10. Pour rejeter la demande du salarié en paiement de dommages-intérêts pour modification unilatérale du contrat en matière de temps de travail, l’arrêt rappelle que l’article L. 3122-6 du code du travail, tel qu’issu de la loi n° 2012-387 du 22 mars 2012, dispose que la mise en place d’une répartition des horaires sur une période supérieure à la semaine et au plus égale à l’année prévue par un accord collectif ne constitue pas une modification du contrat de travail.
11. Constatant que l’accord collectif du 28 mai 2013 a été signé postérieurement à l’entrée en vigueur de la loi du 22 mars 2012, l’arrêt en conclut que les dispositions issues de celle-ci étaient applicables de sorte que la modification de l’organisation du temps de travail prévu par l’accord ne constituait pas une modification du contrat de travail et ne nécessitait pas l’accord du salarié, contrairement à ce que celui-ci soutenait.

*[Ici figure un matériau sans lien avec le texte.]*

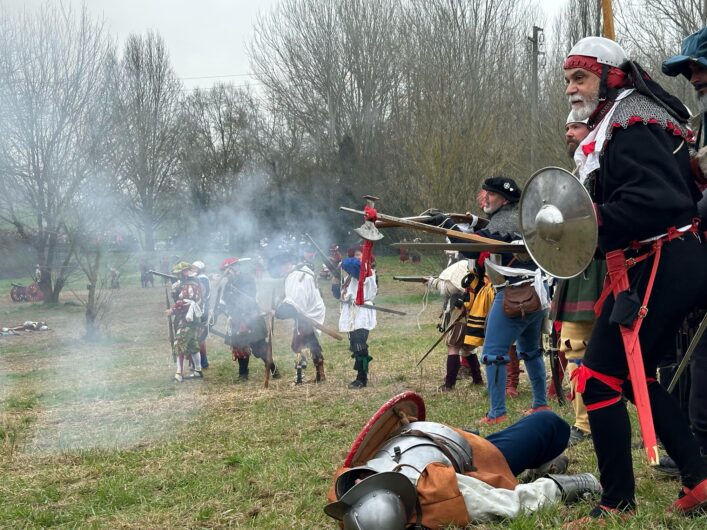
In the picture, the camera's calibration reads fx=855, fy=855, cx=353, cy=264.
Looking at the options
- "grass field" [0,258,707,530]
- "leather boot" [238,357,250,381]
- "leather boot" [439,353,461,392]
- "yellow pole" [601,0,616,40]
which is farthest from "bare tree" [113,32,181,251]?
"yellow pole" [601,0,616,40]

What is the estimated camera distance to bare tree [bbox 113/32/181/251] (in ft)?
53.6

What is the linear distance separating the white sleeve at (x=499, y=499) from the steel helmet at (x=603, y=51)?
178cm

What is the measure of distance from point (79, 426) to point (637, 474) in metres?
5.15

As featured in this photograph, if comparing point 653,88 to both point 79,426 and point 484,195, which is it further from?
point 79,426

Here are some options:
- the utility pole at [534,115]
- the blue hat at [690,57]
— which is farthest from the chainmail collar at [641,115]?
the utility pole at [534,115]

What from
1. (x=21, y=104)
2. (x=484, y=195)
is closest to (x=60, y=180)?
(x=21, y=104)

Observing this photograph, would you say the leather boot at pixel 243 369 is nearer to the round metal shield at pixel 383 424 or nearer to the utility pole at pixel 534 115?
A: the round metal shield at pixel 383 424

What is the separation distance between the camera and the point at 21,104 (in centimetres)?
1460

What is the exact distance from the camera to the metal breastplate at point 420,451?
3.58m

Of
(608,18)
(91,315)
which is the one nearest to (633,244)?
(608,18)

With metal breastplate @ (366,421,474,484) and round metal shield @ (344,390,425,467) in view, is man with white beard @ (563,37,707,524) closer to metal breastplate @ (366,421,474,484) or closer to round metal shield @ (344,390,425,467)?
metal breastplate @ (366,421,474,484)

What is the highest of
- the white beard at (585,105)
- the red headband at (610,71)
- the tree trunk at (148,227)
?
the red headband at (610,71)

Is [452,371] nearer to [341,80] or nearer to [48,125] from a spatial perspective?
[48,125]

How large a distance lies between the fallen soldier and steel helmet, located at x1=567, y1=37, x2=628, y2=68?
5.59 feet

12. En statuant ainsi, alors qu’aucune des parties ne soutenait que l’accord collectif du 28 mai 2013, qui avait modifié les dispositions applicables aux salariés soumis à un forfait en heures pour instituer un forfait en jours, constituait un accord collectif mettant en place un dispositif d’aménagement du travail sur une période de référence supérieure à la semaine et au plus égale à l’année, la cour d’appel, qui a méconnu les termes du litige, a violé le texte susvisé.

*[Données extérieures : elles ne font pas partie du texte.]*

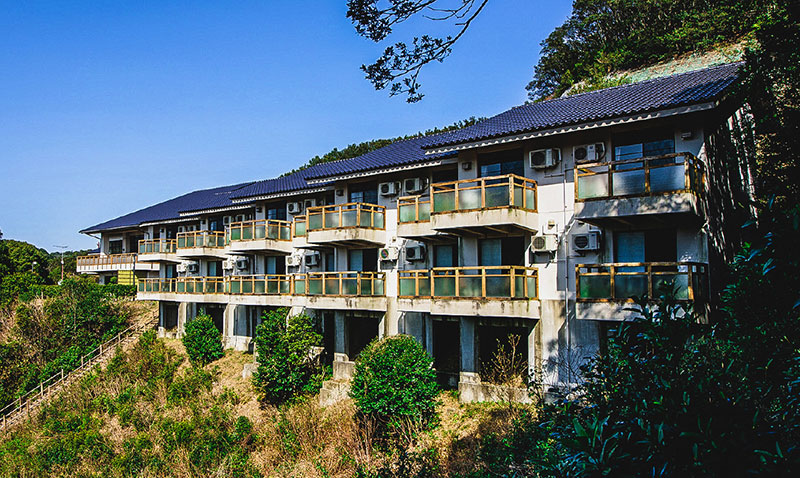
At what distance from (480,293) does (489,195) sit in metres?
2.90

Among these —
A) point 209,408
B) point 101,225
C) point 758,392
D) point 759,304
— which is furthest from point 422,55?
point 101,225

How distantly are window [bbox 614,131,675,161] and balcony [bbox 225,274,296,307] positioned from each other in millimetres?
14229

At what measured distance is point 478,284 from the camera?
15.7m

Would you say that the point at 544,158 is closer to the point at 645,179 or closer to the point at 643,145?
the point at 643,145

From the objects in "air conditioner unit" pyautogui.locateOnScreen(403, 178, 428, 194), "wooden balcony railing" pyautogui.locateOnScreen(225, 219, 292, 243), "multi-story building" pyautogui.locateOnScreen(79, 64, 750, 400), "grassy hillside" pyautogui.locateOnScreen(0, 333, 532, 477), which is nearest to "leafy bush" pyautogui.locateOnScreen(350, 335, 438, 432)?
"grassy hillside" pyautogui.locateOnScreen(0, 333, 532, 477)

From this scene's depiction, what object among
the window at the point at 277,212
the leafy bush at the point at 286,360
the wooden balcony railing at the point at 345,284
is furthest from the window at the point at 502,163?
the window at the point at 277,212

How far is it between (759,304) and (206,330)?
987 inches

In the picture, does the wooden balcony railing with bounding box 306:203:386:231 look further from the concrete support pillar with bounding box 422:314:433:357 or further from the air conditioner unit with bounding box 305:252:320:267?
the concrete support pillar with bounding box 422:314:433:357

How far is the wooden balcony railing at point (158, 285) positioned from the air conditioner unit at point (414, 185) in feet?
55.5

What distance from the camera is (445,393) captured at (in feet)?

PAR CES MOTIFS, et sans qu’il y ait lieu de statuer sur l’autre grief, la Cour :
CASSE ET ANNULE, mais seulement en ce qu’il déboute M. [M] de sa demande en paiement de dommages-intérêts au titre de l’augmentation unilatérale de son temps de travail sans contrepartie salariale et en ce qu’il statue sur les dépens et l’application de l’article 700 du code de procédure civile, l’arrêt rendu le 13 décembre 2023, entre les parties, par la cour d’appel de Paris ;
Remet, sur ces points, l’affaire et les parties dans l’état où elles se trouvaient avant cet arrêt et les renvoie devant la cour d’appel de Paris autrement composée ;
Condamne la société France télévisions aux dépens ;
En application de l’article 700 du code de procédure civile, rejette la demande formée par la société France télévisions et la condamne à payer à M. [M] la somme de 3 000 euros ;
Dit que sur les diligences du procureur général près la Cour de cassation, le présent arrêt sera transmis pour être transcrit en marge ou à la suite de l’arrêt partiellement cassé ;
Ainsi fait et jugé par la Cour de cassation, chambre sociale, et prononcé publiquement le vingt et un janvier deux mille vingt-six par mise à disposition de l’arrêt au greffe de la Cour, les parties ayant été préalablement avisées dans les conditions prévues au deuxième alinéa de l’article 450 du code de procédure civile.